There are a few helper defined already, e.g. in CertificateIdentifier.ParseBlob and CertificateIdentifier.CreateBlob, just as an example for the API. There is also Utils.ParseCertificateChainBlob() and Utils.ParseCertificateBlob(), you could provide a generic function to create a blob. The CertificateIdentifier Parse/Create code is not used much afaik (maybe in a GDS app?) and can be marked obsolete and removed in a while.

mregen commented 4 weeks ago

Please check also the CertificateUpdate methods in HttpsTransportListenerand TcpTransportListener. The way the descriptions are updated also seems not quite right?

romanett commented 3 weeks ago

There are a few helper defined already, e.g. in CertificateIdentifier.ParseBlob and CertificateIdentifier.CreateBlob, just as an example for the API. There is also Utils.ParseCertificateChainBlob() and Utils.ParseCertificateBlob(), you could provide a generic function to create a blob. The CertificateIdentifier Parse/Create code is not used much afaik (maybe in a GDS app?) and can be marked obsolete and removed in a while.
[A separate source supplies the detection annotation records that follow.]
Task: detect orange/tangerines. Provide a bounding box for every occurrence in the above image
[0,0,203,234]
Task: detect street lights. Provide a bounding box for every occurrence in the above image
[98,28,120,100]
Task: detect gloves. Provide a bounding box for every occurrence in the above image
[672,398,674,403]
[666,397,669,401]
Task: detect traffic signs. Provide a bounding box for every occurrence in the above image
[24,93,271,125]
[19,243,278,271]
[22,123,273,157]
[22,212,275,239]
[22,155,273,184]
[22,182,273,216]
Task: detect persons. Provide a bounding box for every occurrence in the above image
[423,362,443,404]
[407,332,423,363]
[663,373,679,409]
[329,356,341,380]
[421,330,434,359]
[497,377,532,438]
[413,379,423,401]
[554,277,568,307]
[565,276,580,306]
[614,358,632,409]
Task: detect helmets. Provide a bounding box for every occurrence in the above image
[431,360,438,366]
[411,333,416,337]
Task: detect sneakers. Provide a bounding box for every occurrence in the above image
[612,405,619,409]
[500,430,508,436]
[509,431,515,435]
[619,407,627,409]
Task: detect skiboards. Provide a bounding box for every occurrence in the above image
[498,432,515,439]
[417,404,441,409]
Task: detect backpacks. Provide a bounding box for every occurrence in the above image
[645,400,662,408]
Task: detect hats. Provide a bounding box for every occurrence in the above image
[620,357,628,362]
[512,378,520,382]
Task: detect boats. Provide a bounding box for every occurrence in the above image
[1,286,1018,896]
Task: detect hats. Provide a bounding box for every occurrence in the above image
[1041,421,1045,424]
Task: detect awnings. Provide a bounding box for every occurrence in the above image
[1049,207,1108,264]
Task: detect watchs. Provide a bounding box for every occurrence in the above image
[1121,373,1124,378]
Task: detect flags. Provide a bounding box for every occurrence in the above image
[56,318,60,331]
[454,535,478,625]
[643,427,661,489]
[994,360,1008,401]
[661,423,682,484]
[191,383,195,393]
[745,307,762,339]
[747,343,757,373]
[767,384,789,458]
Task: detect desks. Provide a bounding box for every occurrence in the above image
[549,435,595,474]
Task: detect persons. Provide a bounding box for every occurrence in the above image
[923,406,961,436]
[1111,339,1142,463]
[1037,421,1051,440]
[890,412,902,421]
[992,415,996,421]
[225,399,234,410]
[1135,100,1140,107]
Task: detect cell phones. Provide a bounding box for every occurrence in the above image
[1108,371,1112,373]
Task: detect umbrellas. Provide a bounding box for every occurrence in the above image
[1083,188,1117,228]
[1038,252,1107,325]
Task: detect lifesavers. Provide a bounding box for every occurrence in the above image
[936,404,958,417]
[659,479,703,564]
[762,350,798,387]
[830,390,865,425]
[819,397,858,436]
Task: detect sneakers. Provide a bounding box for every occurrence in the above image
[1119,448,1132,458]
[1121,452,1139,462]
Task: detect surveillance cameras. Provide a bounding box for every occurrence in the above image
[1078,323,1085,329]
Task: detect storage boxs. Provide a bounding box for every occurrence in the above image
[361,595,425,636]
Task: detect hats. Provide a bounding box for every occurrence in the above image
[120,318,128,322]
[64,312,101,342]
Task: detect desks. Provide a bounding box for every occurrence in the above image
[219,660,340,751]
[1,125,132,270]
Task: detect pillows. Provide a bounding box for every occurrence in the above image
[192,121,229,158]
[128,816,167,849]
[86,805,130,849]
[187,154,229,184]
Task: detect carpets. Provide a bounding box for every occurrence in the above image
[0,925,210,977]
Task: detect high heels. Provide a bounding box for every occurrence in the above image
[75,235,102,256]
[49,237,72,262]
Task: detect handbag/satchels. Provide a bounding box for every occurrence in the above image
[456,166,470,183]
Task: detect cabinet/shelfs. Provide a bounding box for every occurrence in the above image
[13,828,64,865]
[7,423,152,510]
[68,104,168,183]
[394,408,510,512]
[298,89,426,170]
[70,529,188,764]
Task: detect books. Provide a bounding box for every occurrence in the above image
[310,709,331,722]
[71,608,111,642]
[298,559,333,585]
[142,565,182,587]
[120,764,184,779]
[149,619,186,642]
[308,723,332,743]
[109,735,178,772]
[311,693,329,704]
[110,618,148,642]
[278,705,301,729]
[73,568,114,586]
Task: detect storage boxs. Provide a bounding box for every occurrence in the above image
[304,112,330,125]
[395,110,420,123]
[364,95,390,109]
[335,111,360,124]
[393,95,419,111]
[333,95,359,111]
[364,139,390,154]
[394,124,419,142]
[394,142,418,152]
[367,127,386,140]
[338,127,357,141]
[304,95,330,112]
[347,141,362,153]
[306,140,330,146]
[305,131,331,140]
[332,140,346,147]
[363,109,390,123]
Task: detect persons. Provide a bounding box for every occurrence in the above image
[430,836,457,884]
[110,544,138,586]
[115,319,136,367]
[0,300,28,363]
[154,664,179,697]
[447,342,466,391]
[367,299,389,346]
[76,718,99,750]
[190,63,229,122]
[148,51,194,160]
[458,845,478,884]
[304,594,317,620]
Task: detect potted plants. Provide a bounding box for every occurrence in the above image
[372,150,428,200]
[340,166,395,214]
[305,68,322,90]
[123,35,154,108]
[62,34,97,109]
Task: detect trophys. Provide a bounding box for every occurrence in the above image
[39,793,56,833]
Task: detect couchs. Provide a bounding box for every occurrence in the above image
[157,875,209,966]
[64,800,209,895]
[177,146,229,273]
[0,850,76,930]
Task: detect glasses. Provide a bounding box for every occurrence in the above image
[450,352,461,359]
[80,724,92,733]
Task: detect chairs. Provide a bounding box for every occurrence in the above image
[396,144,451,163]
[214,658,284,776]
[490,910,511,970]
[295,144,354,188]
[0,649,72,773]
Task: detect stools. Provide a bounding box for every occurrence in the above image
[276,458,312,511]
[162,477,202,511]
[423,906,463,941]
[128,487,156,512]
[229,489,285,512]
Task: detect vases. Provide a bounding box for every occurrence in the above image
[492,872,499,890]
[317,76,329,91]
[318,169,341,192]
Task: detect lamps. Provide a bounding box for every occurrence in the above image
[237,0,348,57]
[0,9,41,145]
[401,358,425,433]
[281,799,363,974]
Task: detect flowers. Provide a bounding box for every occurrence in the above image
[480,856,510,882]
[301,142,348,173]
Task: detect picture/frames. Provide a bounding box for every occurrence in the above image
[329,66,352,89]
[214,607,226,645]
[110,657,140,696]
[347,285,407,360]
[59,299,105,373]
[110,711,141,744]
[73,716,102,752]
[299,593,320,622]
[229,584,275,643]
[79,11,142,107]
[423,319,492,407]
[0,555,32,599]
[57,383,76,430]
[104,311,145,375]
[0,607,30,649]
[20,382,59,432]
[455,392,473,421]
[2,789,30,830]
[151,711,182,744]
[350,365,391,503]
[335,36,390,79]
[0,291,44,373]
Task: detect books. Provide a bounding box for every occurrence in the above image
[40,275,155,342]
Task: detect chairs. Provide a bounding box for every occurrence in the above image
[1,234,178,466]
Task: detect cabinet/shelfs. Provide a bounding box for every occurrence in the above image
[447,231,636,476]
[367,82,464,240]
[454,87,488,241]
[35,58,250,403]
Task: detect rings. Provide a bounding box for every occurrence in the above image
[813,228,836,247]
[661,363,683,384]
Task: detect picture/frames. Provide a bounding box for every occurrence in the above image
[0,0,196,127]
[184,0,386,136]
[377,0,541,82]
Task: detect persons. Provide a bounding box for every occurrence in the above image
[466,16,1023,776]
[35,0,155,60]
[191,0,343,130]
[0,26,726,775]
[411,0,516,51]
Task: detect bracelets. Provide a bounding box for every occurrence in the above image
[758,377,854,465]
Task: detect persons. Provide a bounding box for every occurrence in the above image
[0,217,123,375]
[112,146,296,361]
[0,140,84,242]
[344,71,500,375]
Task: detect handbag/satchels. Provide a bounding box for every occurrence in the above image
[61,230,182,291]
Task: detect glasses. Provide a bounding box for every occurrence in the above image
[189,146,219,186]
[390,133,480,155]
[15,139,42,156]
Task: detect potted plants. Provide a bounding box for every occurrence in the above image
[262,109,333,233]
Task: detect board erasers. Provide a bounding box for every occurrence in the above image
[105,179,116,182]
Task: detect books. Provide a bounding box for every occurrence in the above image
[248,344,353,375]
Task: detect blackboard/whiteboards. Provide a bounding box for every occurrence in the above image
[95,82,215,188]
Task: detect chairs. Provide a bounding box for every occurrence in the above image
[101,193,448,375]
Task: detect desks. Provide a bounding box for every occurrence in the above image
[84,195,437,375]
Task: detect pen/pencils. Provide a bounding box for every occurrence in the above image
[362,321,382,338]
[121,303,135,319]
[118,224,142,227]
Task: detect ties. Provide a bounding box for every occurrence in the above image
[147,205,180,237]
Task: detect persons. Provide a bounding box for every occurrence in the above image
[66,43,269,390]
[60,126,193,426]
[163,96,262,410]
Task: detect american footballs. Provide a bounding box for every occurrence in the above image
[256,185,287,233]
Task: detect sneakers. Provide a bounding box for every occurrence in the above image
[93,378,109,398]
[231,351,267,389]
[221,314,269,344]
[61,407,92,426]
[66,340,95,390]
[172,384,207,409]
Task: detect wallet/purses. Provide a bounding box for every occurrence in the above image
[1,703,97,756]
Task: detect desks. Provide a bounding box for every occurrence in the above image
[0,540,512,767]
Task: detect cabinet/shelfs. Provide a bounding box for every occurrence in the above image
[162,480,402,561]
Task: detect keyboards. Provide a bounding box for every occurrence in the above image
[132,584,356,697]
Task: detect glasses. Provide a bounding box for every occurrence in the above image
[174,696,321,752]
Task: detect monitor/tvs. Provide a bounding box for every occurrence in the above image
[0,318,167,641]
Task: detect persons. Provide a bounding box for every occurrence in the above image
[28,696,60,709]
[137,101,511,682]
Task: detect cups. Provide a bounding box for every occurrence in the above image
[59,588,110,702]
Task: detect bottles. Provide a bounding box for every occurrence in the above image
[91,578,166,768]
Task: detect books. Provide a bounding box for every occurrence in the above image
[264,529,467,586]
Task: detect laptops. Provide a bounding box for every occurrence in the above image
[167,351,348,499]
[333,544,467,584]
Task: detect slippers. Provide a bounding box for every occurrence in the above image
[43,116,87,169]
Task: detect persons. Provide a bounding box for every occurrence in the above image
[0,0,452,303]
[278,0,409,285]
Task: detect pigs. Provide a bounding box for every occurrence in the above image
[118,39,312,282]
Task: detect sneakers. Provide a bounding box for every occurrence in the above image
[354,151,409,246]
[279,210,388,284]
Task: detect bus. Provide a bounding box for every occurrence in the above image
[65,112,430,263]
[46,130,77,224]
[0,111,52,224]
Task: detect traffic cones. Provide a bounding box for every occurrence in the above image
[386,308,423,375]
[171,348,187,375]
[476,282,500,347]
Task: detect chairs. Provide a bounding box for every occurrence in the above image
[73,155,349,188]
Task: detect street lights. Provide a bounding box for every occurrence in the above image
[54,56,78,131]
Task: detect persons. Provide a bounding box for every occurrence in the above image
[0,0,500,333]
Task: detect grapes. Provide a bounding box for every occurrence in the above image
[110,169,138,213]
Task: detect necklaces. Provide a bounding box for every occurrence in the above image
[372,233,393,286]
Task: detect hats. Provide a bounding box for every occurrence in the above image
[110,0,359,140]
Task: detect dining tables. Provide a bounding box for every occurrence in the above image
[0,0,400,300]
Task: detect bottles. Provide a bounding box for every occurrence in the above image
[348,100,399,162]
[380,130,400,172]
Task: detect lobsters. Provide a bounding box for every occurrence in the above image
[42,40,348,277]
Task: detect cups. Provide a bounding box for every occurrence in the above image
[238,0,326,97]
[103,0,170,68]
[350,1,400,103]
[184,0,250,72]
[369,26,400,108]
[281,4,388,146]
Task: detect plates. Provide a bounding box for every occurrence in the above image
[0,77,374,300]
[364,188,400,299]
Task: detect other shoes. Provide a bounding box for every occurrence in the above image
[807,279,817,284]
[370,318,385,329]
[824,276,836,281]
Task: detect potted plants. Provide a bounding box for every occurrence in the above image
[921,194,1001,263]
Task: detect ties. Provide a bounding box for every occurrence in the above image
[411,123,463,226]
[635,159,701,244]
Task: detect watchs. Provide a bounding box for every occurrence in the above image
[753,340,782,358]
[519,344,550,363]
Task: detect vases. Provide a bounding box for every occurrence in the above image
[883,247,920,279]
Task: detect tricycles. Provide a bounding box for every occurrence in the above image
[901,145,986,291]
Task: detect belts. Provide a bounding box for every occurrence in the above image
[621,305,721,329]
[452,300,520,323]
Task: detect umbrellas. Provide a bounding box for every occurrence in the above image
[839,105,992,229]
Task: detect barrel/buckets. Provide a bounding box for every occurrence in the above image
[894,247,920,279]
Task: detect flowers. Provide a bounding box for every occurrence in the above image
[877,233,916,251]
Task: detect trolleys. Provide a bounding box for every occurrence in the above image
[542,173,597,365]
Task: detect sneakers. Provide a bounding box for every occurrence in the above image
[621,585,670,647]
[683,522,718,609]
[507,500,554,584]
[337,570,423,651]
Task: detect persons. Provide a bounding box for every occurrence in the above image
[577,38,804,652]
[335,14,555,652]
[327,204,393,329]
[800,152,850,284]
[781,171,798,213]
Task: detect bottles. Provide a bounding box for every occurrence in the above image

I could not find any usage of CertificateIdentified ParseBlob /CreateBlob. I will mark them obsolete and instead point to Utils. ParseCertificateChainBlob() / create Utils.CreateCertificateChainBlob

romanett commented 3 weeks ago

Please check also the CertificateUpdate methods in HttpsTransportListenerand TcpTransportListener. The way the descriptions are updated also seems not quite right?

On startup the CertificateChain is Initialized always to the full chain, only on certificate update an empty CertificateChain is constructed. I will switch to this to ensure consistent behaviour of the property also after certificate update.

Why does Session have a Property ServerCertificateChain that is never actually initialized with the ServerCertificateChain, can it be removed?